### Texte à lire:
============================================================
Quelques heures plus tard, je suis rentrée chez moi en titubant, affamée, pour me rendre compte que j'avais oublié de faire des courses. Dans le frigo il n'y avait que quelques boites pour les chats et dans la boîte à pain un quignon de pain. J'ai sorti la boîte entamée après avoir fermé la porte de la cuisine, histoire de ne pas être attaquée par les plus coriaces de mes chats, et j'ai étalé une bonne couche de Whiskas sur le pain.

Vous savez que ce n'est pas mauvais cette affaire ? C'est même si bon que j'ai fini la boîte !

dimanche 23 novembre 2008

La lenteur de Mémé

Ce que j'aime, à mon âge, c'est la lenteur. Me coiffer, saisir la brosse de mes mains déformées, lever le bras, glisser les dents de l'instrument dans ma maigre chevelure, nécessite d'interminables minutes. Pour m'extirper de mon lit, il me faudrait, parfois, l'assistance d'un ingénieur. Je réfléchis aux mouvements qui seraient le plus efficaces longtemps avant d'en esquisser un seul. Afin d'écrire sur ce blogue, je dois tirer l'ordinateur portable de sa cachette dans un vieux carton sous mon lit. L'engin est léger mais je vacille en le transportant sur la table de ma cuisine. Mes doigts agrippent le cordon électrique. Quant, épuisée je m'assieds devant la machine, mes pensées s'écoulent comme d'un corps endormi. Seuls mes doigts s'agitent sur le clavier. Il me semble que je respire à peine.
============================================================
### Liste des items:
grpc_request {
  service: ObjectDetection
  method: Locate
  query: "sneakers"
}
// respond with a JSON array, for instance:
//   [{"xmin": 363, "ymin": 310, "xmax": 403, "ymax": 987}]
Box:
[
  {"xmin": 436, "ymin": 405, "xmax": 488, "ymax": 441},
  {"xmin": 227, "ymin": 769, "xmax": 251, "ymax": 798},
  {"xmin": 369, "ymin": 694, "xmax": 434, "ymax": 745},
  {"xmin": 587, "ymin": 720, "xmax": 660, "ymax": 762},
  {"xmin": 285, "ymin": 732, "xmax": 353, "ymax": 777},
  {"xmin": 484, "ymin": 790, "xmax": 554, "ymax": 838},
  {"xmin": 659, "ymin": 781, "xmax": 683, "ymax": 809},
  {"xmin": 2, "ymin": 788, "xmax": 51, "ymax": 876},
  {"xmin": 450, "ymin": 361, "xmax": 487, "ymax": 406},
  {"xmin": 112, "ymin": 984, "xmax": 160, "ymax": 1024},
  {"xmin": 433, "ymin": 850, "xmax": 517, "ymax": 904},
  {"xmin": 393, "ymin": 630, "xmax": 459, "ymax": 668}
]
============================================================
### Travail demandé:
Rédigez la suite du texte ci-dessus consacré à la lenteur de Mémé, en reprenant juste après sa dernière phrase.

### Réponse:
Je ne sors pas beaucoup en ce moment. Je suis allée dormir quelques fois avec Dédé mais il commence à faire trop froid. Nous avons eu une discussion qui a mal tourné parce que j'ai essayé de le convaincre de venir chez moi pour son bien, au moins la nuit. Je tiens à ma liberté, il a dit, ronchon. Je tiens à toi le vieux, j'ai répondu sur le même ton, tu vas finir par crever de froid sur tes cartons. Bah, il a ri, au moins j'aurais passé de bons moments avec ma pépée avant. J'ai tourné les talons et je suis partie. La vérité est que Dédé est vraiment libre. La seule chose qui le préoccupe c'est de trouver des choses dans la rue. Il sillonne Paris avec son chariot de supermarché et il récupère tout ce qu'il trouve valable : des appareils-photos déglingués, des machines à laver de Mathusalem, des vêtements en loque. Je l'avais accompagné une fois pendant son périple. Devant chacune de ses trouvailles je ne pouvais m'empêcher d'être sceptique mais il m'expliquait qu'il allait réparer ça, recoller les morceaux, utiliser les pièces détachées...

J'espère qu'il fera de même avec mon cœur brisé.

dimanche 9 novembre 2008

Céleste et Albert

Ma fille Céleste est venue, comme par hasard, me rendre visite le 2 novembre, accompagnée de son fiancé Albert. Je suppose qu'en choisissant de venir le lendemain de ma toilette mensuelle, elle pensait épargner l'odorat de son jules - odorat, qui à en juger par la taille de l'appendice où il s'exprime, doit être tout bonnement exceptionnel.

Malheureusement pour eux, j'avais retardé mes ablutions. Dédé, la veille, alors que nous dormions sur ses cartons, au pied du Sacré-Cœur, m'avait avoué qu'il adorait l'odeur de mes aisselles. Les compliments de Dédé font comme des feux d'artifice dans mon crâne. Il m'arrive même d'essuyer des larmes aux coins de mes yeux. Je ne voulais pas risquer de le décevoir en me lavant...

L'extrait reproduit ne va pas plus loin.